Many of the key figures in the Skolkovo tech park development had major financial ties to the Clintons, the report said, noting 17 of 28 companies, both Russian and American, made financial commitments to the Clinton Foundation or sponsored speeches by Bill Clinton.
“During the Russian reset, these figures and entities provided the Clintons with tens of millions of dollars, including contributions to the Clinton Foundation, paid for speeches by Bill Clinton, or investments in small start-up companies with deep Clinton ties,” the report said.
Margaret E. Kosal, an associate professor at Georgia Tech’s Sam Nunn School of International Affairs, said while the project might have seemed a good opportunity to work in an emerging market, there are challenges working in Russia including dealing with cronyism and government bureaucracy.
But from a national security perspective, Kosal said the biggest concern is the ability of the Russian military to obtain, misuse, or develop nanotechnology for an application that catches the U.S. by surprise.
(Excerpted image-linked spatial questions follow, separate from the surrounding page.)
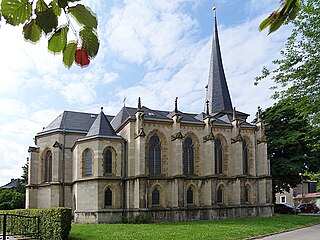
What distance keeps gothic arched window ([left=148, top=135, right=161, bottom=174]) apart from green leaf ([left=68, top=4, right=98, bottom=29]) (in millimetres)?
32394

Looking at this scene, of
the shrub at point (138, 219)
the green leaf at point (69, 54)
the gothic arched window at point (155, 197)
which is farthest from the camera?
the gothic arched window at point (155, 197)

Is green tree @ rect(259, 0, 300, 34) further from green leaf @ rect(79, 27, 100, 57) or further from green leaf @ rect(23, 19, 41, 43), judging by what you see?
green leaf @ rect(23, 19, 41, 43)

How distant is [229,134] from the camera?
123ft

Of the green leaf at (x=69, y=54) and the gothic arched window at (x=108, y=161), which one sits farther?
the gothic arched window at (x=108, y=161)

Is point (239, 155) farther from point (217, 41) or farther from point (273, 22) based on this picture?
point (273, 22)

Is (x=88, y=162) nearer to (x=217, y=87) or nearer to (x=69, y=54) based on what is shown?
(x=217, y=87)

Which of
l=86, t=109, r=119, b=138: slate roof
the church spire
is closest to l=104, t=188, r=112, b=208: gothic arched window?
l=86, t=109, r=119, b=138: slate roof

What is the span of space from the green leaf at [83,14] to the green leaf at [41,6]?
0.11m

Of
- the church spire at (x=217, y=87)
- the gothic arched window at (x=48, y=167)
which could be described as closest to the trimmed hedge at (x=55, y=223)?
the gothic arched window at (x=48, y=167)

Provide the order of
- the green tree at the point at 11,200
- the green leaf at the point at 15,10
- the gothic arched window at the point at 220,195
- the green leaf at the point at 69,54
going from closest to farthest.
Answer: the green leaf at the point at 15,10 → the green leaf at the point at 69,54 → the gothic arched window at the point at 220,195 → the green tree at the point at 11,200

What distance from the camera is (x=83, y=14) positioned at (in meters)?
1.36

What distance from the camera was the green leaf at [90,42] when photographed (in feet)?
4.72

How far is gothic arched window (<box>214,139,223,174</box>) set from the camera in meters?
36.4

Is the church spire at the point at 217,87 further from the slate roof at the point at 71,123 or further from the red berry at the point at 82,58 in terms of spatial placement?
the red berry at the point at 82,58
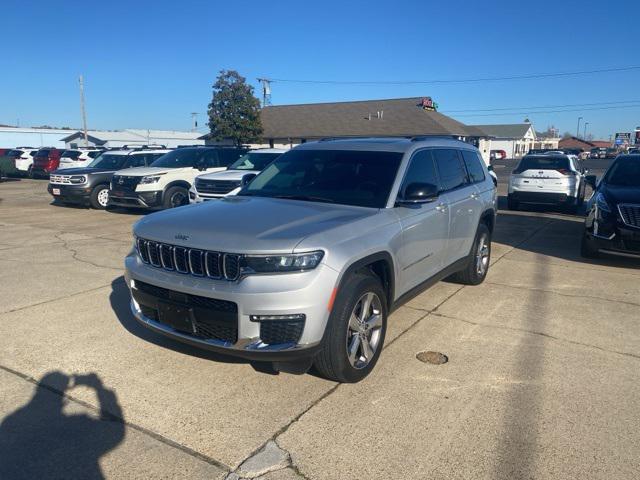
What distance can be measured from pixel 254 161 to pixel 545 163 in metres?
8.38

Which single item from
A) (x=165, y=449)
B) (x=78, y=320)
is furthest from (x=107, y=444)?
(x=78, y=320)

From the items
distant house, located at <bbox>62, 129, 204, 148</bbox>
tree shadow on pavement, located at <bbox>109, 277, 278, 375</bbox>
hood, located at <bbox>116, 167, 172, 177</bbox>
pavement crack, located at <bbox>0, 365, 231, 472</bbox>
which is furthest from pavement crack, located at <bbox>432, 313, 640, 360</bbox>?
distant house, located at <bbox>62, 129, 204, 148</bbox>

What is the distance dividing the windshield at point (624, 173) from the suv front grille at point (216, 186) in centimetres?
690

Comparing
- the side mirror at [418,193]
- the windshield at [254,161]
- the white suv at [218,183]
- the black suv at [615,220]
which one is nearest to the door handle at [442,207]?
the side mirror at [418,193]

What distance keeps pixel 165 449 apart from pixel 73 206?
1394 cm

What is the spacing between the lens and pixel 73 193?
13.9m

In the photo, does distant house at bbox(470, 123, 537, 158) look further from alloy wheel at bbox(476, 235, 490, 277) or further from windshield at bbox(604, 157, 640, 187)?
alloy wheel at bbox(476, 235, 490, 277)

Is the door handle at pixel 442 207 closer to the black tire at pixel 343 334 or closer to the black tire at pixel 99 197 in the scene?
the black tire at pixel 343 334

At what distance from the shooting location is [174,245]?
359cm

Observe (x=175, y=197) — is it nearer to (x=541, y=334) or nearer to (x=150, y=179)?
(x=150, y=179)

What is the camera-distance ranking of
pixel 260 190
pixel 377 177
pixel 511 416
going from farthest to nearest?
1. pixel 260 190
2. pixel 377 177
3. pixel 511 416

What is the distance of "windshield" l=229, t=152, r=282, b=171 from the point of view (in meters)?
11.8

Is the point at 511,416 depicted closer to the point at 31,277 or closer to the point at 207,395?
the point at 207,395

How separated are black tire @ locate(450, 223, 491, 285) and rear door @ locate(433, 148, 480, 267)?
0.73 ft
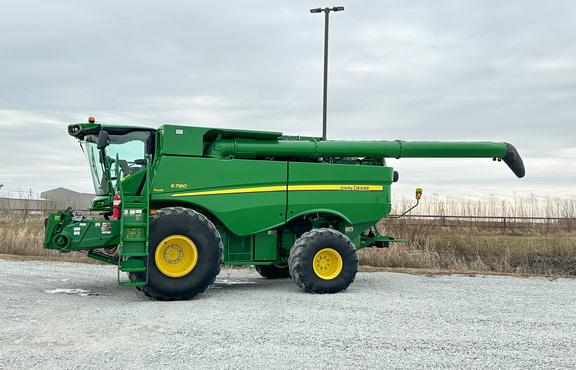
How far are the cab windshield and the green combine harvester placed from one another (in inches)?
0.7

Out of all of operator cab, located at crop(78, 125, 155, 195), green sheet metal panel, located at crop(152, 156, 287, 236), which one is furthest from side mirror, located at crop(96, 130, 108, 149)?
green sheet metal panel, located at crop(152, 156, 287, 236)

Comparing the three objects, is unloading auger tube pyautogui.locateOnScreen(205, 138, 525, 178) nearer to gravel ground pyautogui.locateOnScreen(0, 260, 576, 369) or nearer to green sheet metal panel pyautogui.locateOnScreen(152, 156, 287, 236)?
green sheet metal panel pyautogui.locateOnScreen(152, 156, 287, 236)

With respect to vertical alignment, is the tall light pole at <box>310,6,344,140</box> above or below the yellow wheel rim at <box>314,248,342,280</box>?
above

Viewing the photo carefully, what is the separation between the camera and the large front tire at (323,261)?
982cm

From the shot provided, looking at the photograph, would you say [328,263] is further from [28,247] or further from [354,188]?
[28,247]

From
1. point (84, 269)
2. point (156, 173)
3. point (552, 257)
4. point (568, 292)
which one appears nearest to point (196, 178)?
point (156, 173)

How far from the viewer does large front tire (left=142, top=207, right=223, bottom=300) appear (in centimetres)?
905

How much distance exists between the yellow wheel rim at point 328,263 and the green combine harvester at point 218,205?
2 cm

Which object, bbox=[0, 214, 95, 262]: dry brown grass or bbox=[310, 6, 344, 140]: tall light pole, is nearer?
bbox=[0, 214, 95, 262]: dry brown grass

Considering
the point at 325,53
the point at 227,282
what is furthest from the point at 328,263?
the point at 325,53

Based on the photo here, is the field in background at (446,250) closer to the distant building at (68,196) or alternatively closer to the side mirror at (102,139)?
the side mirror at (102,139)

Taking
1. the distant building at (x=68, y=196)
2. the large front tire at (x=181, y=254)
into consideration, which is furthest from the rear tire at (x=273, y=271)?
the distant building at (x=68, y=196)

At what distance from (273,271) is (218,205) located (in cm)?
304

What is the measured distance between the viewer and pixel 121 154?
1005cm
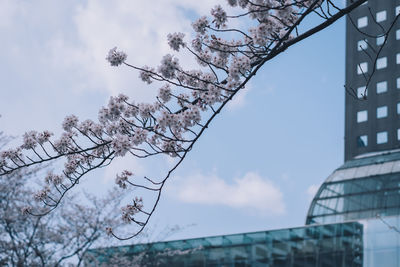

Relations with Russia have since become a focal point in the 2016 presidential election, with Clinton criticizing Republican opponent Donald Trump for both his campaign manager’s reported business ties to Russia and supposed lack of knowledge about international affairs. But Bechdel said history shows it is Clinton’s connections and relations that should be scrutinized.
"Clinton may talk a big game against Russia now, but when it mattered most and she had the opportunity to hold Russia accountable as Secretary of State, Clinton’s priority was aiding Russian efforts to accelerate their technology sector, not keeping America safe,” Bechdel said.
The Clinton Foundation did not respond to a media inquiry from FoxNews.com.
A spokeswoman for Skolkovo told the Irish-based Independent news that all allegations of Kremlin spying were false, claiming it is "an international project and all our operations are fully transparent for our Russian and international partners".